All accounting systems start and end with your fiscal year. A fiscal year is the 365-day period that you choose as an operations period as reported to the IRS. Most businesses, including personal service businesses, partnerships and sole proprietorships are required to use a calendar year for their fiscal year. This means their fiscal year and the calendar year are interchangeable, with both starting January 1 and ending on December 31st. Other businesses, concluding Limited Liability Corporations, S Corporations and retailers, can choose to alter their fiscal year because they are generally too busy at the end of the calendar year to comply with all the regulations about reporting the previous 4th quarter’s income, which may not be summarized until the following January.

Common Small Business Accounting Systems

Manual systems are expected to record and summarize all the transactions a business does over the course of a year, including disbursements, receipts, accounts payable and receivable, equipment depreciation, accrued taxes and accrued payroll. These summaries are necessary to complete required tax filings as directed by the IRS, no matter if you use a simplified Schedule C Form 1040 or more complicated tax reporting as required by larger companies and corporations.

All accounting systems break down into four different types:

Double-entry

This systems offers a simple balance sheet. For every entry made on the expense or debit side of the column, an offsetting credit entry must be recorded on the income side. Every negative must be balanced by a positive, and debit must be offset by credits. Everything is in balance.

> WHAT IS ASKED
Answer these from the accounting excerpt above:
1. For a business using the calendar year, on what dates does the fiscal year start and end?
2. Into how many types do all accounting systems break down?
3. Under double-entry, what must be recorded to offset an entry on the expense or debit side?

> DATA SHOWN

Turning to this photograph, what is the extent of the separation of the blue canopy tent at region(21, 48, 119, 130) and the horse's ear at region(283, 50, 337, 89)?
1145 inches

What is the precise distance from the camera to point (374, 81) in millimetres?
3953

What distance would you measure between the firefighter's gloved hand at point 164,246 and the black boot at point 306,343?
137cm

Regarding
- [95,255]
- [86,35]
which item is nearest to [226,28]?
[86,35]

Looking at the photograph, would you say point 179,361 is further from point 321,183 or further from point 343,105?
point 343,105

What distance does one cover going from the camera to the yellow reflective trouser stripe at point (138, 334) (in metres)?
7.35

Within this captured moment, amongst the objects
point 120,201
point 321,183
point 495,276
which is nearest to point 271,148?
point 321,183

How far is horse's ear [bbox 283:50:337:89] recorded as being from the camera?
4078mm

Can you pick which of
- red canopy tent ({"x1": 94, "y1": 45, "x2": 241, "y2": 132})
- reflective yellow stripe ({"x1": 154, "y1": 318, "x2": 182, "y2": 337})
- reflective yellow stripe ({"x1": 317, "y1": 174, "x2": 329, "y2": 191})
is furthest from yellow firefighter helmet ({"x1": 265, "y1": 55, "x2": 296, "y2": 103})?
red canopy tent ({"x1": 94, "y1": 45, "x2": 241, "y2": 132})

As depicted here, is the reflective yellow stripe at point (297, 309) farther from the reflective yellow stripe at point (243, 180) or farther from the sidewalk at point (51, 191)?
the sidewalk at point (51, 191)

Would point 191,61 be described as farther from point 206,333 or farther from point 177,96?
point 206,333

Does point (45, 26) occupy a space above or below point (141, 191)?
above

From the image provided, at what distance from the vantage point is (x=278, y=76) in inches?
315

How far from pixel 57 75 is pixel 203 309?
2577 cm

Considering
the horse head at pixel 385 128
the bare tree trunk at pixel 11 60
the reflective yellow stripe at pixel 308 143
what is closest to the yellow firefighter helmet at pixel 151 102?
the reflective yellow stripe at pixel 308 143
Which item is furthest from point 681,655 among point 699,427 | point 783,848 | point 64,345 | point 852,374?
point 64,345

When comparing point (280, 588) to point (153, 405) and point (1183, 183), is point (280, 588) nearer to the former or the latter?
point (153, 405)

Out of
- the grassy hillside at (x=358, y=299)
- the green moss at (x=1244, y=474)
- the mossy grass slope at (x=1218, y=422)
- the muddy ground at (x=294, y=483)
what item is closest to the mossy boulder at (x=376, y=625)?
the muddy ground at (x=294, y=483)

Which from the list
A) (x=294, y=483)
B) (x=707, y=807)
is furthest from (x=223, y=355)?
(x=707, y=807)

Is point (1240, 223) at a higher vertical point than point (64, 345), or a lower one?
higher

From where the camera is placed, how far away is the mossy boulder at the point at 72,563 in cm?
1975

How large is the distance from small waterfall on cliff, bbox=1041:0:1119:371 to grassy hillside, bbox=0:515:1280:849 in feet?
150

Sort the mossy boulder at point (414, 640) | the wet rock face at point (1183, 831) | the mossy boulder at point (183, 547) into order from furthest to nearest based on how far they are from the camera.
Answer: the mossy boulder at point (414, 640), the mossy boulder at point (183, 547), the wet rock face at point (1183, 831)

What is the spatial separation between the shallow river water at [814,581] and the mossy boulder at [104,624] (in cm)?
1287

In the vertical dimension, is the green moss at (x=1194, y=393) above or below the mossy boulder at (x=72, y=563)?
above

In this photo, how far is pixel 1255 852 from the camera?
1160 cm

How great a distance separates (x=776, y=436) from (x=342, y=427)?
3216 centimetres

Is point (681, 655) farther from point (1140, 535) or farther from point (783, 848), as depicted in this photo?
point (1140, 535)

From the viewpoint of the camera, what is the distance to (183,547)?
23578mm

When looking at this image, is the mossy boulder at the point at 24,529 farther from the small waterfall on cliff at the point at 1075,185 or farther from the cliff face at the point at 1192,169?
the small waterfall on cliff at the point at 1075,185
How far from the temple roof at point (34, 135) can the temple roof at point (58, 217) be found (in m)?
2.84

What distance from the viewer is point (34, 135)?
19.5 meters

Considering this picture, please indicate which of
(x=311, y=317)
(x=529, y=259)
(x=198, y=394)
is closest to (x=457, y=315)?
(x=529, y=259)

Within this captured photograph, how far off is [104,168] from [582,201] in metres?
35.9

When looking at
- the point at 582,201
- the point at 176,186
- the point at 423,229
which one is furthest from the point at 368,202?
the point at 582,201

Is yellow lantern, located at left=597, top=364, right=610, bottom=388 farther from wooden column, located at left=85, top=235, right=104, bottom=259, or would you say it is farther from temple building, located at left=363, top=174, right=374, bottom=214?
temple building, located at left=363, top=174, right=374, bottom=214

> RESPONSE FOR THIS EXERCISE
1. January 1 and December 31.
2. Four.
3. An offsetting credit entry on the income side.